● **TEXT PROVIDED**:
Subject:Re: Telnet error
Posted by:"Remy Lebeau (TeamB)" (no.spam@no.spam.com)
Date:Thu, 29 Jun 2006 01:05:47

"Ferenc Nemeth" <ferenc.nemeth@interticket.hu> wrote in message
news:44a38513@newsgroups.borland.com...

> I tried it with a string list too but not good.

You should be specifying the full path to the file.  You are not doing that.
You are specifying just the filename alone, so the location of the file is
subject to the calling process's current working directory, which chances
dynamically during the process's lifetime.  ALWAYS ALWAYS ALWAYS use full
paths when loading files.  If you do not, then one of two things can happen:

1) the file will not be found at all, resulting in a file error

2) worse - the wrong file will be located and sent instead of the desired
file.

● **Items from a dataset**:
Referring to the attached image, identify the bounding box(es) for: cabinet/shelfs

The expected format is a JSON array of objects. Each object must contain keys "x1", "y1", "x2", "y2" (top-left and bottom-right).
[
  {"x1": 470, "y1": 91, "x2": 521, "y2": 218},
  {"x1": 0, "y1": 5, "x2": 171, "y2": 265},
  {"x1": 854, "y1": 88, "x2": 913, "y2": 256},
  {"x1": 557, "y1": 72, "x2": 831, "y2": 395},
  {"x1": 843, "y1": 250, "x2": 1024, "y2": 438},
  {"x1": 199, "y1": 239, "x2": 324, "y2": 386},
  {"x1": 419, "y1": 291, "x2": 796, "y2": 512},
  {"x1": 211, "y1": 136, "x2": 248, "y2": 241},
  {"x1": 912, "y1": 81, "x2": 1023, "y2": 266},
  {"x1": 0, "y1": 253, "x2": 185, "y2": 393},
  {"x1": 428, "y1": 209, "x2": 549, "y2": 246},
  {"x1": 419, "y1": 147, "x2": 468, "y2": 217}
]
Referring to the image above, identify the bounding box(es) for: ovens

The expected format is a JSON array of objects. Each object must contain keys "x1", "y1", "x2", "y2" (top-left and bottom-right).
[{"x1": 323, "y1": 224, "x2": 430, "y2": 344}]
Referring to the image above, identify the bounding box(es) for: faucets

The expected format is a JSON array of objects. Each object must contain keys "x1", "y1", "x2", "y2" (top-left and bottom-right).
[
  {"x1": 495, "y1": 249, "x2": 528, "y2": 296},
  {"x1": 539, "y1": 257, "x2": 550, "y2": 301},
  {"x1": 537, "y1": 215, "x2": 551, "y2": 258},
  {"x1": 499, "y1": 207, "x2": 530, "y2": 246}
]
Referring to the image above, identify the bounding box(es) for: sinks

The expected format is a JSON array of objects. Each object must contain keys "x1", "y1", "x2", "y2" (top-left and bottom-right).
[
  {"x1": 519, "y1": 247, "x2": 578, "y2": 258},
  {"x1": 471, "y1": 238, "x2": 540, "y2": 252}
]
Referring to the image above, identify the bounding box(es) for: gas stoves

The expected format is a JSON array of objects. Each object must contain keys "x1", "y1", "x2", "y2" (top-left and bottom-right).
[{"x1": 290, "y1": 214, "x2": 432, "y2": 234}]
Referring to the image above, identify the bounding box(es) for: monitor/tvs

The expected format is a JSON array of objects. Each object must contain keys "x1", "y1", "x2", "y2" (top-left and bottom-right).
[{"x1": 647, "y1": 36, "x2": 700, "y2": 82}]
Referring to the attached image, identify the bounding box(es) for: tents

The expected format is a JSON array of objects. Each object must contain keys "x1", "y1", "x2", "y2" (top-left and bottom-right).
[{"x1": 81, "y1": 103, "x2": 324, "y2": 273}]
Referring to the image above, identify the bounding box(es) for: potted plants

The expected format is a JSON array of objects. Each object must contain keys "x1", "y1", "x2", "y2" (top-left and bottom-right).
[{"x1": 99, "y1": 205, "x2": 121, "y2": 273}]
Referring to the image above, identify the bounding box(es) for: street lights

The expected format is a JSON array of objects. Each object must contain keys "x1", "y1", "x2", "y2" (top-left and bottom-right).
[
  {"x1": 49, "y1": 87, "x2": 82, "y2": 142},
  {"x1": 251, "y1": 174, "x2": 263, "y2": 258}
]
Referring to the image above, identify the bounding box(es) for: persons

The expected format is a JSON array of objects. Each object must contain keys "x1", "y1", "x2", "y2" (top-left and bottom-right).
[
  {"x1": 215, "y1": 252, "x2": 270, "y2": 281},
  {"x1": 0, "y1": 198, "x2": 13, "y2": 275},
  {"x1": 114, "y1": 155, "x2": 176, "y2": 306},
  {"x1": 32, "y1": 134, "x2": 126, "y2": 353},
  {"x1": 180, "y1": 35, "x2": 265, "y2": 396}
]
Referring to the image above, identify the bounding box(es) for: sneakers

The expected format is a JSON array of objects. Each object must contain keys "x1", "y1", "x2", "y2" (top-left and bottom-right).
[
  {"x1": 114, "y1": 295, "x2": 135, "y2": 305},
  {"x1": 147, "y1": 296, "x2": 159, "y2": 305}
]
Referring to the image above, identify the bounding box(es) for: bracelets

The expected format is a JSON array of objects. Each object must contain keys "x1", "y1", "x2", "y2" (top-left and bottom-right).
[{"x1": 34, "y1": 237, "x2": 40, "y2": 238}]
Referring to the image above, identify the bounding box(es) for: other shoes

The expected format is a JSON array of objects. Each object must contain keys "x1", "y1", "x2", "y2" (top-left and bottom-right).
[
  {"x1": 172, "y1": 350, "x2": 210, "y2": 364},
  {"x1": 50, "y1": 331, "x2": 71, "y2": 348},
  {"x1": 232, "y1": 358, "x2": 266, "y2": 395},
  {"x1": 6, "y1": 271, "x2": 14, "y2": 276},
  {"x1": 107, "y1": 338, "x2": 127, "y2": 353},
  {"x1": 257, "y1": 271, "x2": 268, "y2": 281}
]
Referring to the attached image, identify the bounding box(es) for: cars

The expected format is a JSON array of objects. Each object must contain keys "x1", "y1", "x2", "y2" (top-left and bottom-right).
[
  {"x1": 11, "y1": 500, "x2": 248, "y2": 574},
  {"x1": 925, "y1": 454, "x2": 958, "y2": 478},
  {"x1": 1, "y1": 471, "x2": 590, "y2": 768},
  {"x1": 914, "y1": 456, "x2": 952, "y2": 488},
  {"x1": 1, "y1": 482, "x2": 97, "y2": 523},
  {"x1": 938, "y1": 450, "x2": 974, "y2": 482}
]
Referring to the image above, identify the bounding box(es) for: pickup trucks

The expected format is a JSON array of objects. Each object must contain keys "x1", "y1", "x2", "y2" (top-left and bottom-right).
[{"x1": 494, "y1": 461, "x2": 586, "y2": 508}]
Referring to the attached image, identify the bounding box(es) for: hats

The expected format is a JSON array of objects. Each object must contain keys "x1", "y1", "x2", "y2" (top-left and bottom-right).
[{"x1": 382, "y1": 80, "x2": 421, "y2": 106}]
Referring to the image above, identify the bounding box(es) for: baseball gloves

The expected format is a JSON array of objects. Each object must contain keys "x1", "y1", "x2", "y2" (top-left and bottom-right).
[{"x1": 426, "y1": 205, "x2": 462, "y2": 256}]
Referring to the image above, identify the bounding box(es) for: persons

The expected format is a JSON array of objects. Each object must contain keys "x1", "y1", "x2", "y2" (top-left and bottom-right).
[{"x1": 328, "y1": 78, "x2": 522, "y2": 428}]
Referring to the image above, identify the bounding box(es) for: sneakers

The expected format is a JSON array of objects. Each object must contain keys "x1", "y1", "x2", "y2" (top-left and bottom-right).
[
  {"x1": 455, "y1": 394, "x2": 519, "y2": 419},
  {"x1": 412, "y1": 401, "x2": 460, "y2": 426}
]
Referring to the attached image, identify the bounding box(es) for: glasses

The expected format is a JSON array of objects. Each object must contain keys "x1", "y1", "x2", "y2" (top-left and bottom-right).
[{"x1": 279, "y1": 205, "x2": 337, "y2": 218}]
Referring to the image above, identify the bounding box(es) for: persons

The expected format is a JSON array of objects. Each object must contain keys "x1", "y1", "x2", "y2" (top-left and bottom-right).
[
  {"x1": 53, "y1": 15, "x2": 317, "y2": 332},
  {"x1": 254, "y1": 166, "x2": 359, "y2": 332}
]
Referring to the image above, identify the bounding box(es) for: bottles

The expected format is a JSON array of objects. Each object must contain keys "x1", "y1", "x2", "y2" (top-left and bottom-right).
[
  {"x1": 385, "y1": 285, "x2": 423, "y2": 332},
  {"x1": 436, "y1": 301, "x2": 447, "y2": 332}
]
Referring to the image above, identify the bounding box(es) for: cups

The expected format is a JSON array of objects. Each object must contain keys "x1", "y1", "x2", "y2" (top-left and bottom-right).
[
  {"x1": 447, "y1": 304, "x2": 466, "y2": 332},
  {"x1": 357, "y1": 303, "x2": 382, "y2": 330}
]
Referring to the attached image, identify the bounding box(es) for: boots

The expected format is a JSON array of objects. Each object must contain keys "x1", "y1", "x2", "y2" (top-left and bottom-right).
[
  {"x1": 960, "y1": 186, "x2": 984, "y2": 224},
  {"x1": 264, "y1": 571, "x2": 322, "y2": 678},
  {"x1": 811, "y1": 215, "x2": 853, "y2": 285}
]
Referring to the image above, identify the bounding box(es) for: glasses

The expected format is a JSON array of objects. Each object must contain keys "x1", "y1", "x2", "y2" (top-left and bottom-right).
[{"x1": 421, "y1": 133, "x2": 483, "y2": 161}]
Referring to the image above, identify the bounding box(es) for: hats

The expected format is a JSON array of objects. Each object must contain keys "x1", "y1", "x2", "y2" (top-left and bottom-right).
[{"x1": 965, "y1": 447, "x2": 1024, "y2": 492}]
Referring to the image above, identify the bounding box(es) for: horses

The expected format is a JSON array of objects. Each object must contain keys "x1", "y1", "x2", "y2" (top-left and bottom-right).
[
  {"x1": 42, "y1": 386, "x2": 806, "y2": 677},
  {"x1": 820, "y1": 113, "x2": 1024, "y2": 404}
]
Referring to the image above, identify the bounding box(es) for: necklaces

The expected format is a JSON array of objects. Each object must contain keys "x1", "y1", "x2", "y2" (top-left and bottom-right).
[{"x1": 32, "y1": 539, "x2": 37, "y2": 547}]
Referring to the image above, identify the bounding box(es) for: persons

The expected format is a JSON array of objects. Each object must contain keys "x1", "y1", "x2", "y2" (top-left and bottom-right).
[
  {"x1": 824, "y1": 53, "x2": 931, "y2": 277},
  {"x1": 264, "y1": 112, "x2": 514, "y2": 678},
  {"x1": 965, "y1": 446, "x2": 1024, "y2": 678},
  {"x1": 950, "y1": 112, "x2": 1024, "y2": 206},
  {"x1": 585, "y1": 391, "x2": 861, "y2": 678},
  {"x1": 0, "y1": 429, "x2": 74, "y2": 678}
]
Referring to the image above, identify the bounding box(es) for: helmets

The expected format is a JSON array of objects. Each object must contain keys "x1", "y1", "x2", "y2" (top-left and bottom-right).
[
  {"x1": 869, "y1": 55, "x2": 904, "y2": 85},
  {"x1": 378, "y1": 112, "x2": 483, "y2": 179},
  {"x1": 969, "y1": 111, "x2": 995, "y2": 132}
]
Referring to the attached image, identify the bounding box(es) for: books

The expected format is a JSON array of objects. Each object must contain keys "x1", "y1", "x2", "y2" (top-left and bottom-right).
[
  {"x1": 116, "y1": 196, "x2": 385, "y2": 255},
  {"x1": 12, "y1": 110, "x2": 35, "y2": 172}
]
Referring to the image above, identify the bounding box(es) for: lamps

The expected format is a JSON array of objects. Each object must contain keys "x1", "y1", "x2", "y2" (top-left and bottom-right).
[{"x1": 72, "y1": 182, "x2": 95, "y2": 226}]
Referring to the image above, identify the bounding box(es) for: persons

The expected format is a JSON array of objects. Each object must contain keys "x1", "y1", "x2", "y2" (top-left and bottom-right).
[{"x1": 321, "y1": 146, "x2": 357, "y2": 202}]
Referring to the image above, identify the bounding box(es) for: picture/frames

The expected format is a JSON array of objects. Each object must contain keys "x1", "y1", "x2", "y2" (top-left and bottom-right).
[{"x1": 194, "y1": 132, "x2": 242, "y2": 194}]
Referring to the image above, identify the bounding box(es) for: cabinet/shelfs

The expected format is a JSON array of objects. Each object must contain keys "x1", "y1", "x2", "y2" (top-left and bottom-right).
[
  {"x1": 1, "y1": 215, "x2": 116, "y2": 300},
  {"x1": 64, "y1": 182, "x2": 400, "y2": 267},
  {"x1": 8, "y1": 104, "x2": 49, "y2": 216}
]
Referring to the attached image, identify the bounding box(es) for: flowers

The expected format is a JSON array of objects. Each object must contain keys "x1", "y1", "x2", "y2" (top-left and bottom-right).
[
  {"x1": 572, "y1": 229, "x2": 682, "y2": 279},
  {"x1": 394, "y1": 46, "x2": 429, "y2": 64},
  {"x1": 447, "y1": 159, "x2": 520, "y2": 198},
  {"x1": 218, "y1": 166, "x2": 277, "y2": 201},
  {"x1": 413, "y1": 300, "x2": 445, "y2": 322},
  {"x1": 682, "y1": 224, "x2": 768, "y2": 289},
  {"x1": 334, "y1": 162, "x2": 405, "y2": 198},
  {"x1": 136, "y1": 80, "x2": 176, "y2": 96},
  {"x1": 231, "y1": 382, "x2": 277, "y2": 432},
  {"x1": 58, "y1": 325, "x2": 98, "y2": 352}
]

● **TO DO**:
- 1) Using the Telnet error reply, decide whether each statement agrees with the text: (a) the writer tells the recipient to give the full path to the file; (b) the writer says that giving only a filename always leads to the file not being found; (c) the reply is dated 29 June 2006. For each, answer yes or no and quote the deciding words.
- 2) In the Telnet error reply, what does Ferenc Nemeth say he also tried?
- 3) According to the Telnet error reply, why should full paths be used when loading files?

● **ANSWERS FOR EACH ITEM**:
- 1)
(a) Yes: "You should be specifying the full path to the file."
(b) No: "one of two things can happen," and the second is "the wrong file will be located and sent instead of the desired file."
(c) Yes: "Thu, 29 Jun 2006 01:05:47"

- 2) He says he tried it with a string list too.

- 3) If only the filename is given, the file's location depends on the calling process's current working directory. As a result, either the file will not be found, which causes a file error, or the wrong file will be located and sent instead of the desired one.